In a post-conflict Syria, a more sustainable distribution of returning refugees and displaced people between urban and rural areas will be needed to reduce environmental strain and to form a more stable economy. The same applies to other countries at conflict in the region, such as Yemen, Libya and Iraq.
Yet in spite of these crises, political inertia drives the policies of the world’s most powerful nations. With the recent G7 talks and the G20 meeting this week, there is an opportunity for concrete action on climate change-related displacement and to develop an international standard of protection.
Recognizing ‘Climate Refugees’
When climate refugees cross national borders, they are left in the lurch by international refugee law – the 1951 U.N. Refugee Convention does not include protections for climate displacement.
The Paris climate accord does request a task force to “develop recommendations for integrated approaches to avert, minimize and address displacement related to the adverse impacts of climate change.” But it fails to remedy the lack of legal status or clear directives on protection for people displaced by climatic events.
The effects of climate change are something that will impact us all in the long term. Yet the leaders debating these issues aren’t held accountable – financially or otherwise – for the environmental damage their countries have caused.
The U.S. withdrawal from the Paris climate accord will severely compromise the fight to stem rising global temperatures, a main source of drastic climate impact and ensuing global displacement. The U.S., which has the world’s largest per person and cumulative greenhouse gas emissions, and other developed countries should form global contingency plans to bolster local support systems for climate refugees.
The process must start with an internationally ratified consensus recognizing “climate refugees” and expanding conventions to better support internally displaced people (IDPs). Such a formal recognition should be supported by protection – emergency aid as well as building support bases for the nomadic communities – at regional, domestic and local levels.
Resilience in the Face of Disaster
Regardless of the pace of political action, the people most affected by climate change must be strengthened to cope with its impact.
Many of these communities are inherently resilient, with well-established coping mechanisms. Somali pastoralists, for instance, have long had techniques to adapt to the harsh environment in which they raise their herds. Nomadism allows livestock herders the flexibility to move to new water sources, choose a variety of animal species and split their herds based on needs. The communities maintain strong social bonds that help them survive difficult seasons.
But the intensity and frequency of climatic shocks coupled with the restructuring of land tenure – such as less accessible pasture and overgrazing – are eroding these traditional coping strategies.
How can such communities be better supported? There are no simple answers. The potential impact of drought and floods on different communities in the region varies by livelihoods, environment and their existing adaptation mechanisms. We must listen to the different communities and understand what they want and need.

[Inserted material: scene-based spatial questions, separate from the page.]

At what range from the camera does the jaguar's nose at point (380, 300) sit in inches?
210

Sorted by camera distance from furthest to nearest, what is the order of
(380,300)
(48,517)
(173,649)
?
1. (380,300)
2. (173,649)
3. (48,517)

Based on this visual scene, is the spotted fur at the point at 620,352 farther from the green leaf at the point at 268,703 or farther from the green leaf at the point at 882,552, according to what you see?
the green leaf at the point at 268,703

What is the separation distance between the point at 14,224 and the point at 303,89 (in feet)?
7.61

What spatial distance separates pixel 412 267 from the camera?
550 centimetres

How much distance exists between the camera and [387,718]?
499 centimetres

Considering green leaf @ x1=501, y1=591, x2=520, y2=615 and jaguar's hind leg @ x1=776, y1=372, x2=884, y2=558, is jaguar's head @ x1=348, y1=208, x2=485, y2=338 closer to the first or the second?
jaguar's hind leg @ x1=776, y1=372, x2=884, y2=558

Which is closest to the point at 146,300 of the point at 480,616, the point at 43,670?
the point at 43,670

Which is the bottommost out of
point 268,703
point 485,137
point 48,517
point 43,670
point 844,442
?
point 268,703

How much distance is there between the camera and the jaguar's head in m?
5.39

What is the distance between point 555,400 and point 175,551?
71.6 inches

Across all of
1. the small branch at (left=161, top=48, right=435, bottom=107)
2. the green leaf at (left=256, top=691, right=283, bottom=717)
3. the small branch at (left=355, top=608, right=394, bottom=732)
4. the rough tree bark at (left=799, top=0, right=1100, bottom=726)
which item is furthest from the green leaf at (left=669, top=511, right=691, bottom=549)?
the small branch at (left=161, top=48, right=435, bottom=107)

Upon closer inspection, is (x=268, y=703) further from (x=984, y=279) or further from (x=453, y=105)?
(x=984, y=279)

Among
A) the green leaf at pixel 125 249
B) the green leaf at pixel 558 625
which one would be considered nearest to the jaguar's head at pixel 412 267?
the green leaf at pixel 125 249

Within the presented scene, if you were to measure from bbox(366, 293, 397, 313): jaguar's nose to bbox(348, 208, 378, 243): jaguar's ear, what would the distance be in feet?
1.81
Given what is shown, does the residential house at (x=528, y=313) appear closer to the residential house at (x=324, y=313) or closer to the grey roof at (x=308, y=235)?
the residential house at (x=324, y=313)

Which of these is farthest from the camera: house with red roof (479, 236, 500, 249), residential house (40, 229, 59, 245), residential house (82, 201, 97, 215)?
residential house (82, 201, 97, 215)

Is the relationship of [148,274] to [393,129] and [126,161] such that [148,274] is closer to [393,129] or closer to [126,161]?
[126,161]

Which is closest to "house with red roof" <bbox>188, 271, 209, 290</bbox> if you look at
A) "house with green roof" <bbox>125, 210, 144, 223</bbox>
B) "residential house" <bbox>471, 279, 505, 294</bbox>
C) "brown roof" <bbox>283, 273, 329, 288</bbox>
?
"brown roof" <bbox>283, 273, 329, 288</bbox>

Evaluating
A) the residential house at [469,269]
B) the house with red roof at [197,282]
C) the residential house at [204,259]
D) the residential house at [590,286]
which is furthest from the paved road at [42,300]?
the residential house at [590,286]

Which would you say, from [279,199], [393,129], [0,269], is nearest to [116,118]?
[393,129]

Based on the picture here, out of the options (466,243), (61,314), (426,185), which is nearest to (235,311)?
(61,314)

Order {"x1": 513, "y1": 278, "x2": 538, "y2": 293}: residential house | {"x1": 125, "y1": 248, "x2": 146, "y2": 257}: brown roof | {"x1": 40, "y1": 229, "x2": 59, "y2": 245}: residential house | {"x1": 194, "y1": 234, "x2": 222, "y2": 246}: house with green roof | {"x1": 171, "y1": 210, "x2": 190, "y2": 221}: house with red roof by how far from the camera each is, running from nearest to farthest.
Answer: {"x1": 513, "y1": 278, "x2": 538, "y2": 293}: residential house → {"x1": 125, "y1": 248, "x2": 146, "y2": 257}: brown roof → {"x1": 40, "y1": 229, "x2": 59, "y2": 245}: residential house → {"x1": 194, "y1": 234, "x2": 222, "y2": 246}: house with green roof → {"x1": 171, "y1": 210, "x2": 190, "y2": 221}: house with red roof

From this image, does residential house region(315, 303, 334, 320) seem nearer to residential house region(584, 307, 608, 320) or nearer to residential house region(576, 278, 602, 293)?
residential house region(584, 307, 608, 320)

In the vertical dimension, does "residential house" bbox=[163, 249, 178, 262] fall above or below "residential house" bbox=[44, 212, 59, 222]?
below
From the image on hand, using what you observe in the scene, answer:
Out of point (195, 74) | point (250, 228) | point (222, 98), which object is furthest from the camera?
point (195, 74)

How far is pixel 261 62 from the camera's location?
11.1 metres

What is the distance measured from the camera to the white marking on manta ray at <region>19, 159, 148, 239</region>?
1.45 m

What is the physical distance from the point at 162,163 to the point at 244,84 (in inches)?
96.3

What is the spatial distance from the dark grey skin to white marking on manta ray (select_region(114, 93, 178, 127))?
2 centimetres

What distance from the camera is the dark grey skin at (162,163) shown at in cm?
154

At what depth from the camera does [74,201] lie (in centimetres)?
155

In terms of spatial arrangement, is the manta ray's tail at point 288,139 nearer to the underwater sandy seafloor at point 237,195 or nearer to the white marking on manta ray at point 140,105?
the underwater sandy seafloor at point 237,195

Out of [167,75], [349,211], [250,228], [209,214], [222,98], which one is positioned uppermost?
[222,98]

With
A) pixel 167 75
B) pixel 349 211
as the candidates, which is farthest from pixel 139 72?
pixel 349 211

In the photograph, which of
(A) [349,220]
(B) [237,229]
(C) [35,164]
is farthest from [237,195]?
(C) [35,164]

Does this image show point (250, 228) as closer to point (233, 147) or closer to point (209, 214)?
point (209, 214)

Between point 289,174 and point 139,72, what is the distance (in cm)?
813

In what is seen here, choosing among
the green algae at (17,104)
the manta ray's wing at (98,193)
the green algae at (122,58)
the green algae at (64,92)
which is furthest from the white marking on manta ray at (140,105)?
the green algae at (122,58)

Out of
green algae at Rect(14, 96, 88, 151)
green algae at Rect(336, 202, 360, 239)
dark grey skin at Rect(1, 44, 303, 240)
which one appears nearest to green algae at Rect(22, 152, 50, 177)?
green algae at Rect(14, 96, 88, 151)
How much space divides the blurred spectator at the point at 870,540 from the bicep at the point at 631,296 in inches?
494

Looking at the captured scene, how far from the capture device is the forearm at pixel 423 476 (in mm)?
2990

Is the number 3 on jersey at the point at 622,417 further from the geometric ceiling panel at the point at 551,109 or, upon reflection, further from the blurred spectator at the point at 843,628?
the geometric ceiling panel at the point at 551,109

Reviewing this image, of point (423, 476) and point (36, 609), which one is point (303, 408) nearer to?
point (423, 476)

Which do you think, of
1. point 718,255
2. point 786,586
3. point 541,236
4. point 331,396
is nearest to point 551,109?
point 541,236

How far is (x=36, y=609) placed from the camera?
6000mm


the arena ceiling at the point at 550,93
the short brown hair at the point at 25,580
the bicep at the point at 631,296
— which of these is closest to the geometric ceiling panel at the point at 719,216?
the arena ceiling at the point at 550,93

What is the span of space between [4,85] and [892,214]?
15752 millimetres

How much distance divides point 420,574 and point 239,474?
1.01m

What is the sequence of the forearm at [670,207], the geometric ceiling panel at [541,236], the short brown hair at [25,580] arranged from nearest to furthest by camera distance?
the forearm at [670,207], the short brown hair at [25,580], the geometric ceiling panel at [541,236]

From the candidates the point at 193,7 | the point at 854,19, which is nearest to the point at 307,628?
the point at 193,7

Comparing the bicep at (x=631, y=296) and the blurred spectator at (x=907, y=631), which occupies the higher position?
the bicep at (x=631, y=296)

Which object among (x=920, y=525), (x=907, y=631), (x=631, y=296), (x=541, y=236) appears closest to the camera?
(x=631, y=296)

Aid groups need to stop repeating top-down approaches based on preconceived expectations about resilience-building. Supporting new forms of resilience will require long-term dedication and investment from humanitarian organizations, the U.N., governments and affected communities. Resilience cannot be built overnight.
In the meantime, the drought in Somalia is gradually intensifying. Somalis are watching their indigenous ways of living disappear due to the impacts of climate change. They do not have the luxury of waiting.